■ What you need to do
Continue the patent description of the natural gas well storage and pressure vessel loading arrangement, starting after its last sentence.

■ Source document
******************************

Referring to FIG. 2, the liquid-gas separator unit 32, the dehydrator unit 42, and the two pressure regulators 36 and 70 could be mounted on a trailer or the like, the flow-control valves 34 and 68 being utilized to connect the units to the well-head and the pressure vessel unit 60, respectively. The flow-control valve 34 is then opened only when the separator and dehydrator units 32 and 42 are in place and are connected to a pressure vessel unit 60. When emptying of the well storage is completed, the flow-control valve 34 of FIG. 2 is closed, and the separator and dehydrator units 32 and 42 can then be disconnected and moved to the next well-head. The economic advantages of this concept can be great, if the nature of the gas wells being serviced lend themselves to the technique.

Turning again to FIG. 2, the arrangement shown therein can also be utilized together with the annular reservoir chamber 20. For this purpose, a conduit 200 is connected between the intermediate element 26 and the lowermost element 12 of the Christmas tree 14, and has a flow-control valve 202 connected therein. When the valve 202 is open, natural gas can flow from the production tubing 16 into the annular reservoir 20, and during loading of a pressure vessel unit 60 from the annular reservoir 20 through the intermediate element 26 to the conduit 30. When it is not desired to utilize the annular reservoir chamber 20, the flow-control valve 202 is simply closed.

In those instances where pretreatment of the natural gas is not required, it is also possible to utilize both the annular reservoir 20 and the production tubing 16 as a combined reservoir in a simplified arrangement of components. An embodiment of the invention employing this concept is shown in FIG. 3, where again components identical to those in FIG. 1 carry the same reference numbers. Referring to FIG. 3, the liquid-gas separator unit 32 and the natural gas dehydrator unit 42 of FIG. 1 are both omitted, and a conduit 100 in which the flow-control valve 34 and the pressure regulator 35 are connected leads directly to one leg of the branch fitting 46. A second conduit 102 connects the center leg of the branch fitting 46 directly with the inlet 52 on the Christmas tree element 12, through the control valve 50.

******************************

■ The data
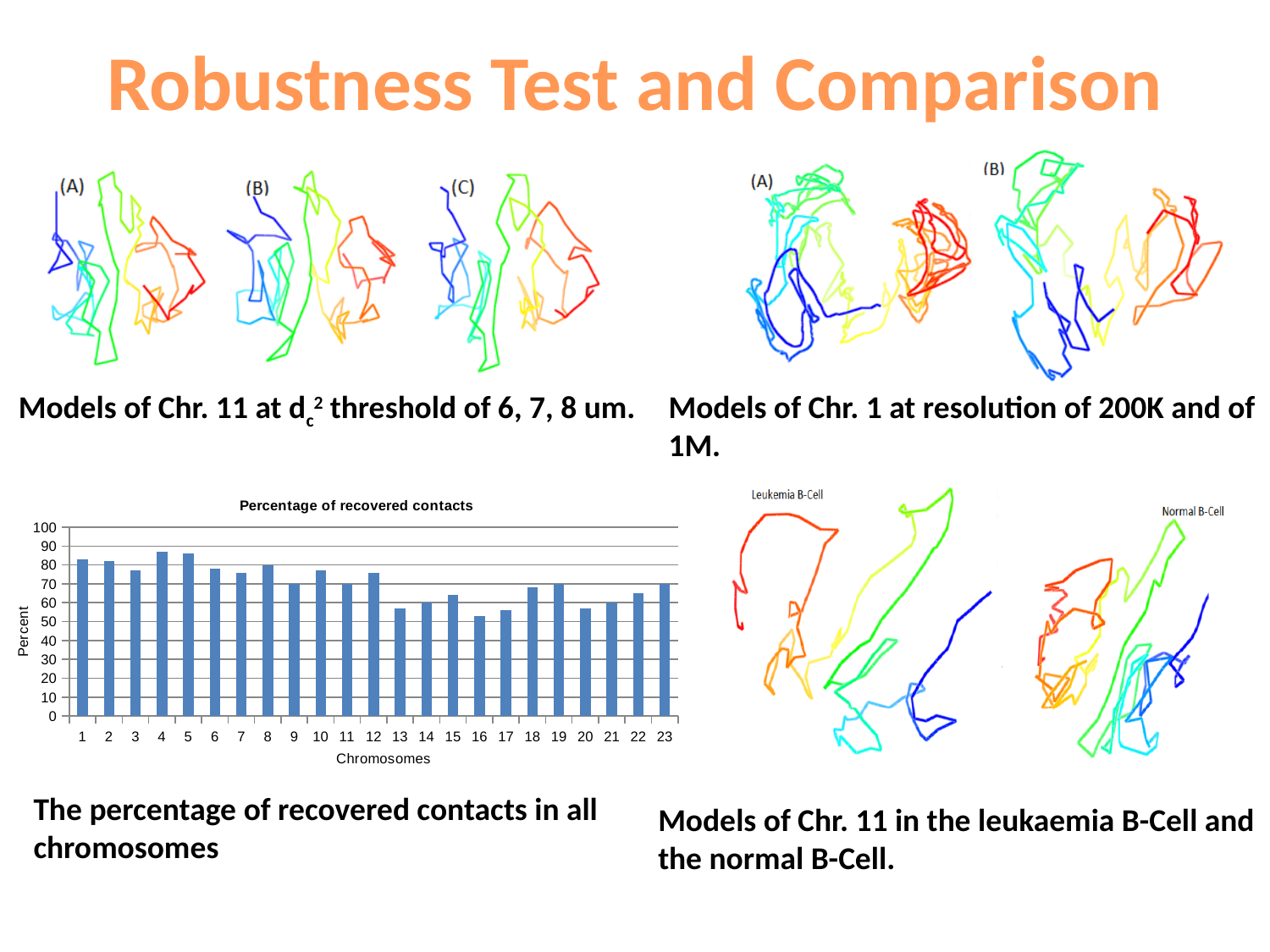
In the 'Percentage of recovered contacts' chart, is the value for chromosome 16 greater or less than 60? less In the 'Percentage of recovered contacts' chart, do the values generally rise or fall from chromosome 1 to chromosome 23? fall In the 'Percentage of recovered contacts' chart, is the value for chromosome 9 greater or less than 60? greater In the 'Percentage of recovered contacts' chart, is the value for chromosome 4 greater or less than 80? greater In the 'Percentage of recovered contacts' chart, which has the higher value, chromosome 1 or chromosome 16? chromosome 1 In the 'Percentage of recovered contacts' chart, which has the higher value, chromosome 20 or chromosome 8? chromosome 8 What is the label of the y axis on the 'Percentage of recovered contacts' chart? Percent How many chromosomes are shown on the x axis of the 'Percentage of recovered contacts' chart? 23 What is the label of the x axis on the 'Percentage of recovered contacts' chart? Chromosomes What kind of chart is the 'Percentage of recovered contacts' chart? bar chart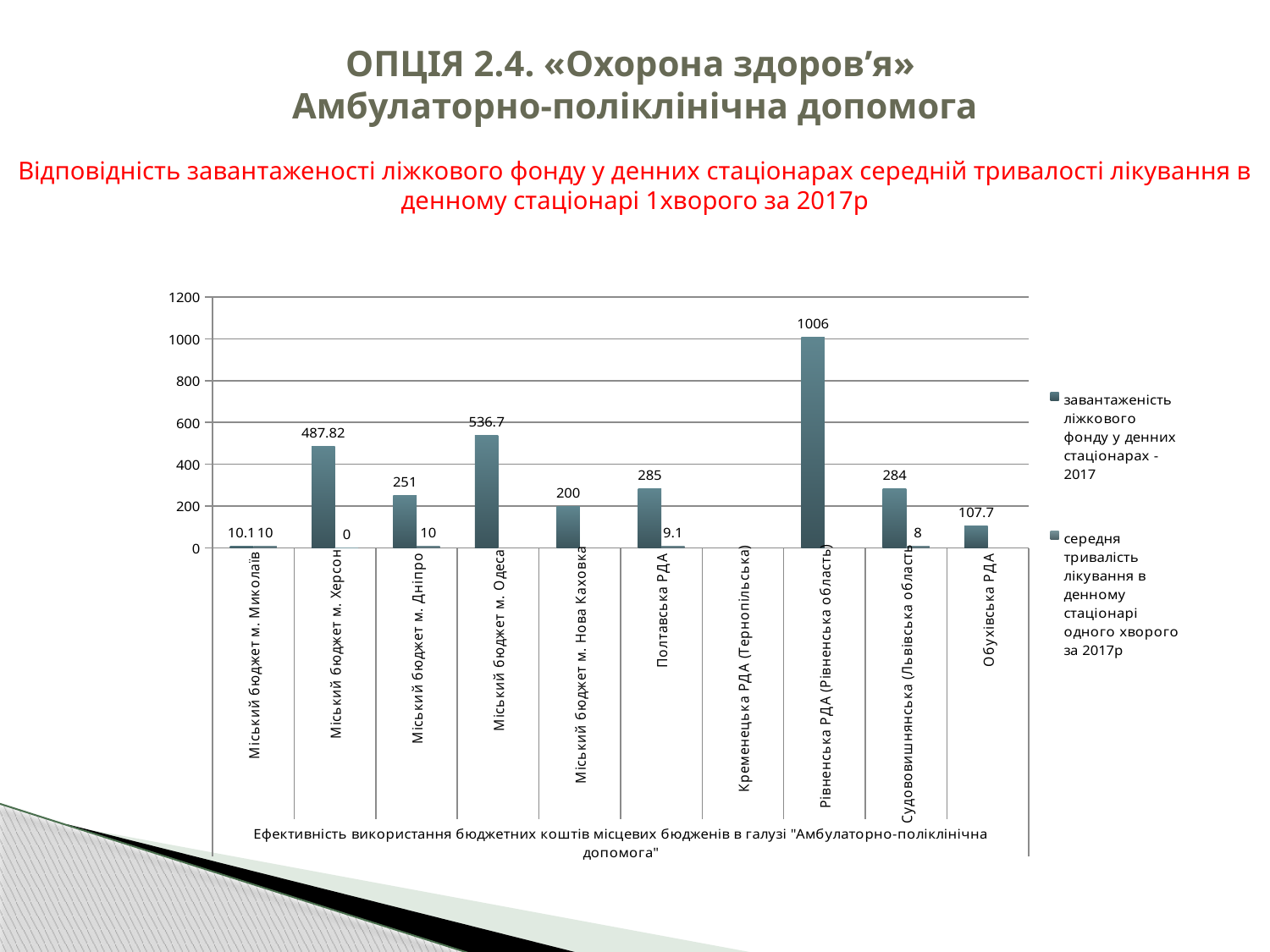
What kind of chart is shown on the slide? Bar chart Is the завантаженість ліжкового фонду value for Обухівська РДА greater or less than 200? less What is the difference between the завантаженість ліжкового фонду values for Рівненська РДА (Рівненська область) and Міський бюджет м. Одеса? 469.3 What is the value of завантаженість ліжкового фонду у денних стаціонарах - 2017 for Міський бюджет м. Херсон? 487.82 How many series does the legend list? 2 What is the value of завантаженість ліжкового фонду у денних стаціонарах - 2017 for Рівненська РДА (Рівненська область)? 1006 How many categories are shown on the x axis of the chart? 10 Which category has the highest value for завантаженість ліжкового фонду у денних стаціонарах - 2017? Рівненська РДА (Рівненська область) Which has a larger завантаженість ліжкового фонду value: Міський бюджет м. Дніпро or Міський бюджет м. Нова Каховка? Міський бюджет м. Дніпро What is the difference between the завантаженість ліжкового фонду values for Міський бюджет м. Одеса and Міський бюджет м. Херсон? 48.88 What is the value of завантаженість ліжкового фонду у денних стаціонарах - 2017 for Міський бюджет м. Одеса? 536.7 What is the value of середня тривалість лікування в денному стаціонарі одного хворого за 2017р for Полтавська РДА? 9.1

******************************

■ Task result
The embodiment of FIG. 3 is utilized in a manner similar to the embodiments of FIGS. 1 and 2, to carry out the method of the invention. Natural gas rising through the production tubing 16 flows through the conduit 100 and the conduit 102 into the annular reservoir 20, where it accumulates. The loading flow-control valve 68 is of course closed at this time, and the valves 34 and 50 open. The pressure regulator 36 functions to control the pressure supplied to the annular reservoir 20, and later to the loading conduit 54. Natural gas under pressure will accumulate in both the production tubing 16 and the annular reservoir 20, and when the desired optimum batch volume of natural gas has accumulated a mobile pressure vessel unit will be connected to the loading conduit 54 and the loading flow-control valve 68 will be opened.

The natural gas will then flow through the loading conduit 54 from both the annular reservoir 20 and the production tubing 16, the pressure regulator 70 controlling the pressure of the flowing natural gas. The dehydrator 74 is again employed in FIG. 3, to assure that the natural gas reaching the pressure vessel unit is sufficiently free of water. When the unit is filled or the reservoirs are emptied, whichever first occurs, the flow-control valve 68 is closed, and natural gas is again accumulated in the connected reservoirs formed by the annular space 20 and the production tubing 16. Again, if the natural gas pressure is sufficiently low, the two regulators 36 and 70 could be eliminated from the system, if desired.

Turning now in more detail to the method of the invention, it is believed that such should have become clear from the preceding description of the apparatus and how it functions. The method includes the following steps:

1. First, the well bore is completed with suitable piping, designed and arranged to define a sealed reservoir for receiving and accumulating natural gas produced from the tight formation. The upper end of the reservoir is connected by suitable means with a conduit system for connecting it to a mobile pressure vessel unit, and other well equipment as described with respect to FIGS. 1 through 3 is installed to accommodate the quality of the natural gas and the desired manner of utilizing the reservoir storage.

2. Calculations are made for each well of the rate of natural gas flow from the tight formation into the well's reservoir, the holding capacity of the reservoir, and the time lapse required to accumulate a batch volume of natural gas within the reservoir having a volume and pressure chosen to assure optimum well production.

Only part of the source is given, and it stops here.